# EXERCISE
Copy out every line of the rows below word for word, leaving out the pictures.

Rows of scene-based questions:
* BEGIN *

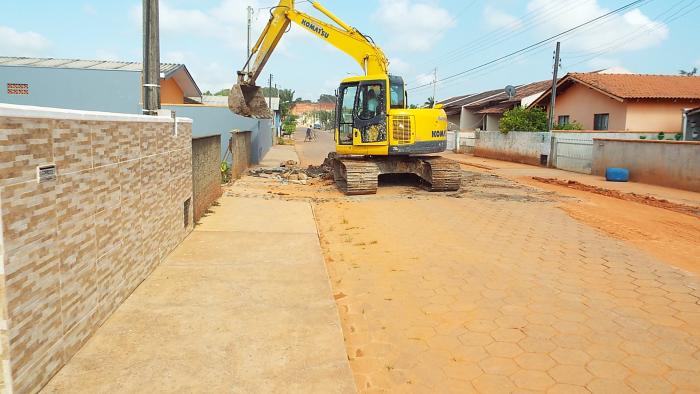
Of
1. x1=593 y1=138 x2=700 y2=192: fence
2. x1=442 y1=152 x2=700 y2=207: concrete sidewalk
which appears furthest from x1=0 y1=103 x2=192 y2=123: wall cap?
x1=593 y1=138 x2=700 y2=192: fence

* END *

# EXERCISE RESULT
Of
1. x1=593 y1=138 x2=700 y2=192: fence
2. x1=442 y1=152 x2=700 y2=207: concrete sidewalk
which appears furthest from x1=0 y1=103 x2=192 y2=123: wall cap?
x1=593 y1=138 x2=700 y2=192: fence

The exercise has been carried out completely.